• SELECTED EXTRACT:
◇ ◇ ◇ ◇

Home » Seattle

Notes on Riding a Seattle City Bus

Geoff Carter 4 January 2010 Seattle 820 views No CommentPrint This Post Print This Post Email This Post Email This Post

Since moving to Seattle from Las Vegas in 2002, I have come to enjoy sleeping. Used to hate doing it: I felt like the rest of the world was lapping me during my four to five nightly hours of compulsory, ah, regeneration. I hated going to bed at night and I hated waking up in the morning, and for a number of years I endeavored to push those two events as close together as I could get them. The easiest way to do that was to sleep as little as I had to, and I pursued that dream until my heart literally began to give out.

Moving away from Las Vegas and back into the realm of clocks, I remembered how much I enjoyed sleeping — particularly the act of “dozing off.” Being neither here nor there. Sometimes I doze off on the rush-hour bus from downtown Seattle to Ballard, relishing the feeling of almost-there for minutes at a time before the driver takes a hard left and some Lincoln-bearded programmer toting an REI backpack inadvertently grasps my shoulder for support. It’s tough for me to shut my mind off, but in those moments my mind shuts off, and it’s better than the best drunk I’ve ever had.

I have a folder on my iPod called “Anime for Commuters.” It’s filled with dreamy symphonic music from animated Japanese dramas, mostly by Yoko Kanno — she’s brilliant, you ought to look her up — mixed with pieces by Durutti Column, Aphex Twin, Nick Drake and a bunch of mellow others. It makes my interminable wait for the 28 Express or the 17 Local into something almost romantic. That’s usually when I experience — or suffer, depends on the day I’ve had — my bouts of “city love,” those times when I feel blessed to be standing in the drizzling rain in the middle of Seattle’s downtown core. Sometimes the sun peeks through and bathes the city in bioluminescent blues and greens; it’s like standing in an undersea world. You’ve never seen anything more beautiful. Some carry religious tokens, talismans. I have the music of the Durutti Column and Yoko Kanno to provide emotional underscore these episodes of perfect solace.

And they’re known only to me. Honestly, I’m doing a terrible job of describing these moments to you. I feel like Linus Van Pelt, with his security blanket neatly folded and tucked under his baseball cap.

I’m happy that I’m able to talk to you about this. I don’t write about these “City Love” episodes in my own blog any more. The last time I elaborated on these urban illusions at length, some anonymous fool butted in and accused me of going New Age. Far be it from me to allow some jackass to break my rhythm, but he made me leery of myself for a solid week. Terrible thing, not to trust your own emotions — to wonder if you drank some zealot’s Kool-Aid, and had your wiring messed with while you slept on the bus.

◇ ◇ ◇ ◇

• PROVIDED RECORDS:
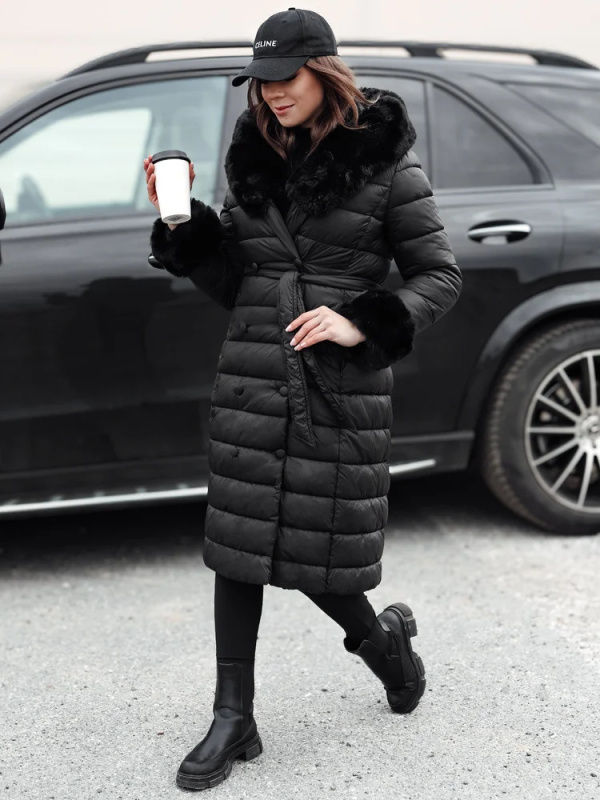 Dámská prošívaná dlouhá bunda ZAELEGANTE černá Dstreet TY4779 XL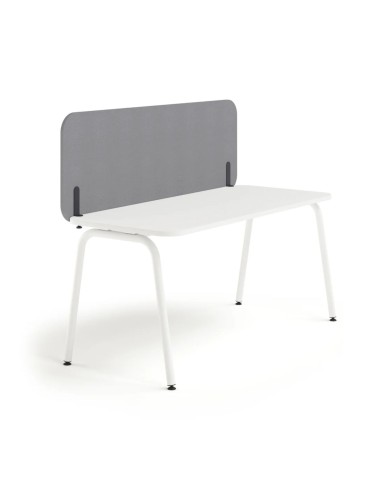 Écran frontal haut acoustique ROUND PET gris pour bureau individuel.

◇ ◇ ◇ ◇

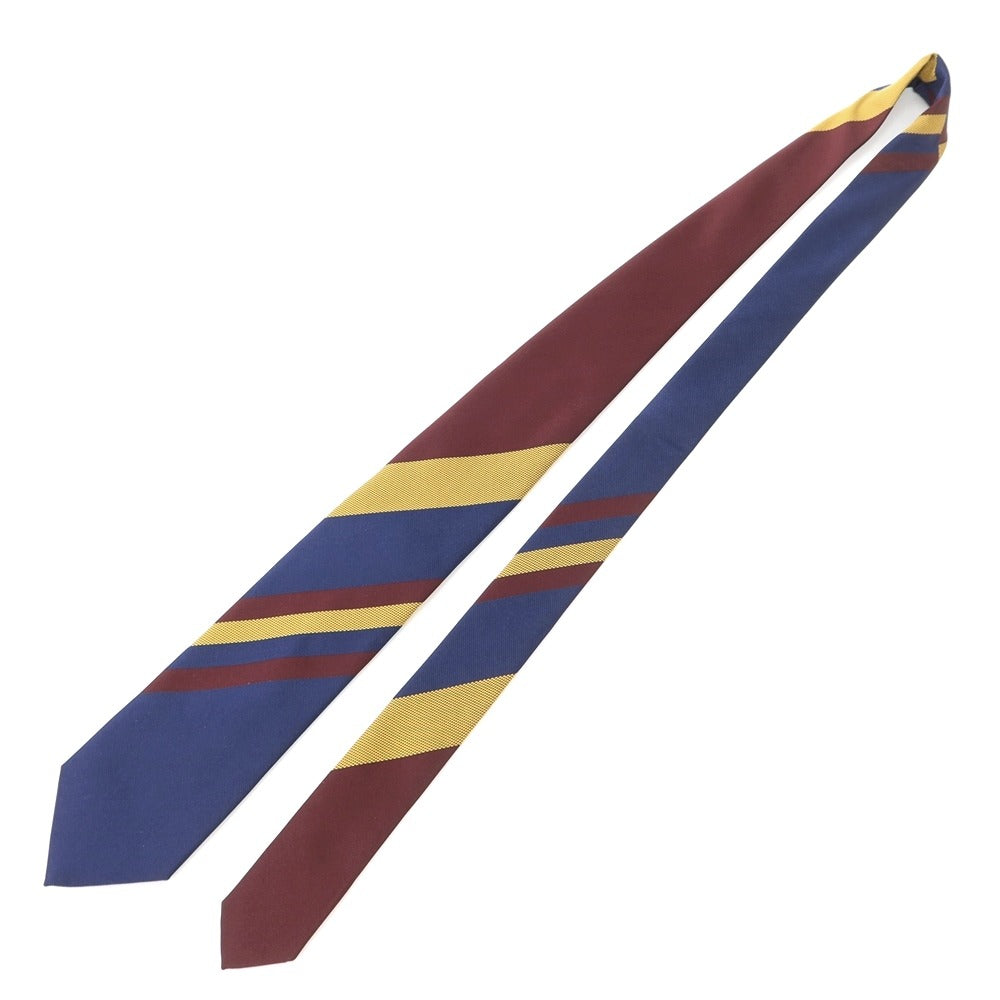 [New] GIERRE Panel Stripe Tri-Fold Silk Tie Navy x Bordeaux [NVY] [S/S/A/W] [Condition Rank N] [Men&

◇ ◇ ◇ ◇

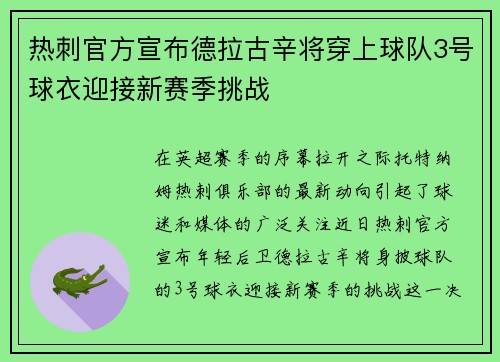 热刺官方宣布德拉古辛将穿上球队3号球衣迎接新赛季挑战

◇ ◇ ◇ ◇

• TASK TO COMPLETE: Reproduce word for word the passage of the Seattle bus essay that starts with the words "Geoff Carter 4" and ends with "to give out.".

• SOLUTION FOR THIS PROBLEM:
Geoff Carter 4 January 2010 Seattle 820 views No CommentPrint This Post Print This Post Email This Post Email This Post

Since moving to Seattle from Las Vegas in 2002, I have come to enjoy sleeping. Used to hate doing it: I felt like the rest of the world was lapping me during my four to five nightly hours of compulsory, ah, regeneration. I hated going to bed at night and I hated waking up in the morning, and for a number of years I endeavored to push those two events as close together as I could get them. The easiest way to do that was to sleep as little as I had to, and I pursued that dream until my heart literally began to give out.